Material shown Start Marker

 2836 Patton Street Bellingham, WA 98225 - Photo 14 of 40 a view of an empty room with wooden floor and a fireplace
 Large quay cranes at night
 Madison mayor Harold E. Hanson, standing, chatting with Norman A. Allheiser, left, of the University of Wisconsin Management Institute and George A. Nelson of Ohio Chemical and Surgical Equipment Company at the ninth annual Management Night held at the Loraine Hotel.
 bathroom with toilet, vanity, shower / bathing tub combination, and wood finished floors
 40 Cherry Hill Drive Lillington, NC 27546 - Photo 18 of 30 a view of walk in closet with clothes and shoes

Material shown End Marker
Material shown Start Marker

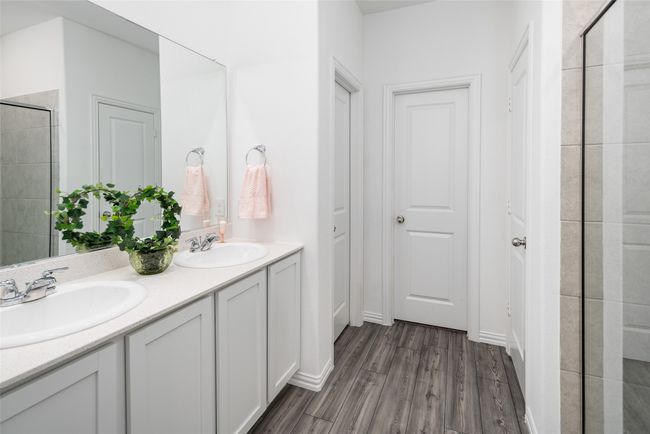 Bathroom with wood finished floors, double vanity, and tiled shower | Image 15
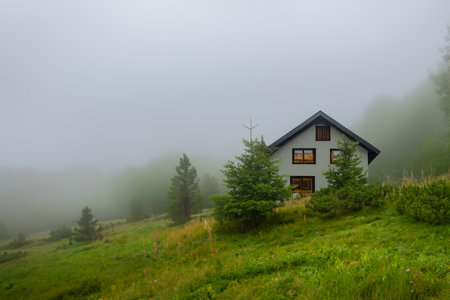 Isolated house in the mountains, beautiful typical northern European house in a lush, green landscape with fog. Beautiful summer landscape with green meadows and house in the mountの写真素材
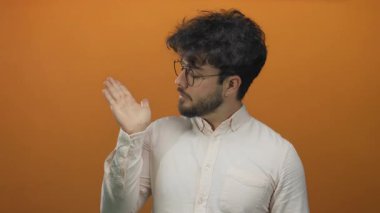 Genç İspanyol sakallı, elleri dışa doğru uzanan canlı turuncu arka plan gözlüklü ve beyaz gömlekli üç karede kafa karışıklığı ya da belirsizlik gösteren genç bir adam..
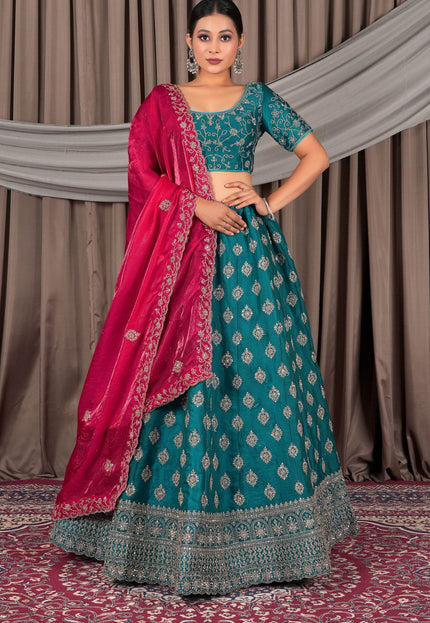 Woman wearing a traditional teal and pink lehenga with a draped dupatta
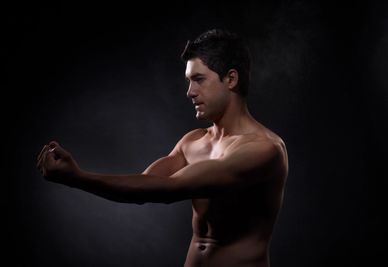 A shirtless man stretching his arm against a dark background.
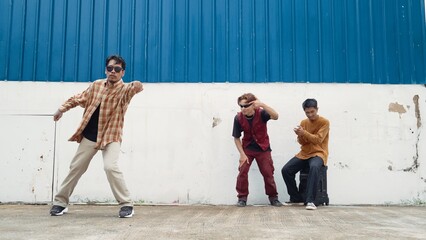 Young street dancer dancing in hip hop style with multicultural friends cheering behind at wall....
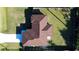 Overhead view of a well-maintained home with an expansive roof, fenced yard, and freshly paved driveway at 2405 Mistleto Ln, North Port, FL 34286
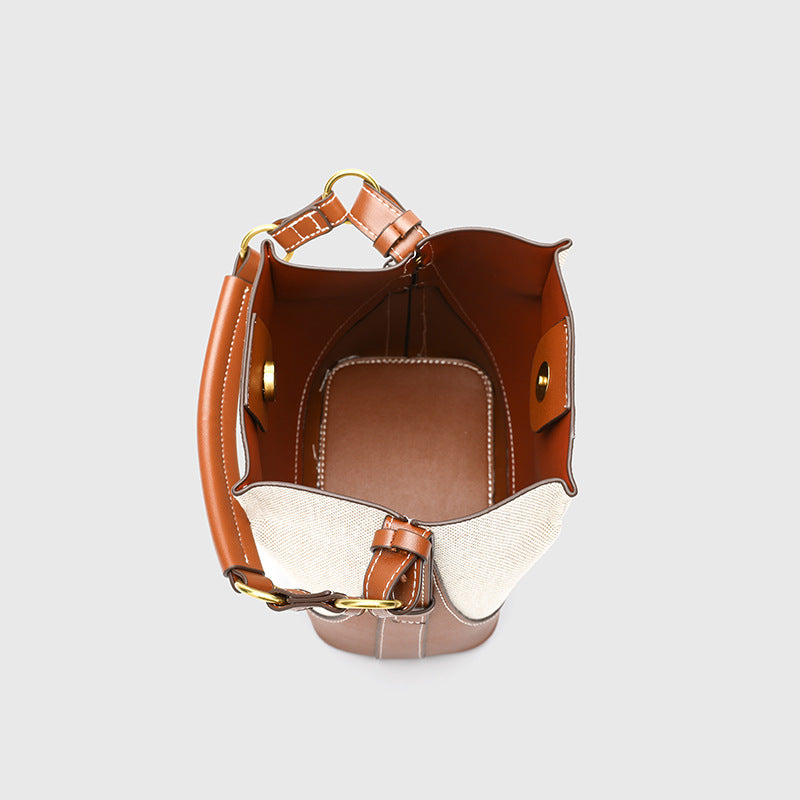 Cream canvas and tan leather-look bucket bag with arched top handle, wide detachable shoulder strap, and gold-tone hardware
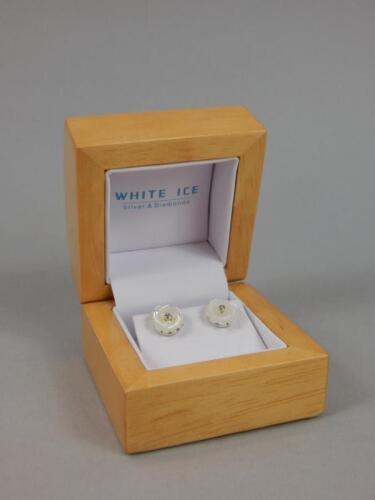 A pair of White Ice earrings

Material shown End Marker

Task instructions » From the entries above, tally the lines that contain the string "Photo". Report the total and nothing more.

Solution to the problem » 2